**Direction 1:** In the mailing-list post about Erlang map ordering, what assumption does the writer conclude it is better to keep?
**Direction 2:** Pick up the mailing-list post about Erlang map ordering after its last sentence and continue it.

**Article:**
═══

[erlang-questions] map elements in defined order
Ulf Wiger
ulf@REDACTED
Fri Oct 27 15:42:30 CEST 2017
Sverker, I understand and agree with the reasons behind the implementation
decision.
I can expand a little on discussions I've been involved in:
We have a scenario where we need to serialize objects partly for network
comms, partly for storage and partly for signing and cryptographic hasing.
We also prefer the serialization to work easily across programming
languages.
The trouble is of course the signing/crypto-hashing. For this to be stable,
the order must be fixed. Obviously, adding a function that makes Erlang
maps appear ordered will not suffice, since other language environments
would either not expect maps to be ordered at all, or are likely to have a
different take on how keys are ordered*.
Better then to stick with the assumption that map key ordering is undefined.

═══

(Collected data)
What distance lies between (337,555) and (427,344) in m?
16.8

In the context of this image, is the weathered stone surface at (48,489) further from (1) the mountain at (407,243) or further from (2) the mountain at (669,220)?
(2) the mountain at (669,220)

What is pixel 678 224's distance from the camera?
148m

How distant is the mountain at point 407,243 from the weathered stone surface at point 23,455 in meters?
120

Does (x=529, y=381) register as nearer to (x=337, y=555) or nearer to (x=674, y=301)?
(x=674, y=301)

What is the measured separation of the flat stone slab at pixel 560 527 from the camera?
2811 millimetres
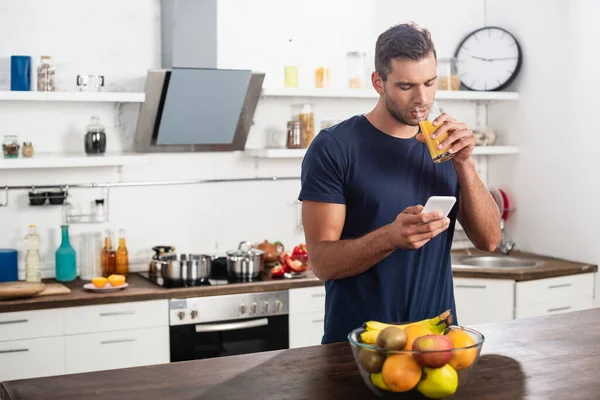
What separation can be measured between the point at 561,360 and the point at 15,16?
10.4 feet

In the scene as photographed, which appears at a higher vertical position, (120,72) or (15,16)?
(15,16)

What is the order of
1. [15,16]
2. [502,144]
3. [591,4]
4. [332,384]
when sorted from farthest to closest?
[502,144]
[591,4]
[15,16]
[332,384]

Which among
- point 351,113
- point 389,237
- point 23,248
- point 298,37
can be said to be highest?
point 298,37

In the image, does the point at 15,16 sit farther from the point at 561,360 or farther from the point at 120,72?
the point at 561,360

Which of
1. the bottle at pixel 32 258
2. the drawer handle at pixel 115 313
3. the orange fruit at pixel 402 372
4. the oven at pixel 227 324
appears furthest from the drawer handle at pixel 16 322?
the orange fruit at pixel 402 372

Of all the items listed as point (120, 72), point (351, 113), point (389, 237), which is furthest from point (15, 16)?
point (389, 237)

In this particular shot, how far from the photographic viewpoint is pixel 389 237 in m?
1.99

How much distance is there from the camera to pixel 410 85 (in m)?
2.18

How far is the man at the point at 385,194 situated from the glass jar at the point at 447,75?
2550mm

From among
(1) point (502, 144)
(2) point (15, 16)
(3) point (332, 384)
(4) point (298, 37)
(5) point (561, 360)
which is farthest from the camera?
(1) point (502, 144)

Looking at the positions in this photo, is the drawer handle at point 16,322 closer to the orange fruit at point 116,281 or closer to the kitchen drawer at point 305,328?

═══

**Expected output 1:** That map key ordering is undefined.

**Expected output 2:**
Picking e.g. msgpack encoding as an example, a possible alternative would
be to use arrays of 1-element maps:
[#{K1 => V1, #{K2 => V2}, ...]
This is easy enough to decode and handle in e.g. JavaScript, and should be
stable enough to sign (using the msgpack-encoded representation as input to
the signing/hash function). The encoding overhead compared to using a
single map seems to be about one byte per key.
* For example, the Go implementation of msgpack has a function to make maps
appear ordered, but with its own idea of what key types can be sorted.
BR,
Ulf W
2017-10-27 15:26 GMT+02:00 Sverker Eriksson <sverker.eriksson@REDACTED>:
> Yes. All Erlang terms, including maps, have a globally defined,
> implementation independent, total order.
> The reason, for this "surprising" order of maps, is the alternative of
> using the normal arithmetic order for keys is much worse.
>
> If we want 1 and 1.0 to be different keys (which we do as we use matching
> (=:=) to lookup keys)
> then we need to order 1 and 1.0, and normal arithmetic term ordering does
> not (1 == 1.0).
>
>
> It has been discussed (more and less serious) to expose this
> "map-key-order" with operators like :<, :>, =:<, >:=.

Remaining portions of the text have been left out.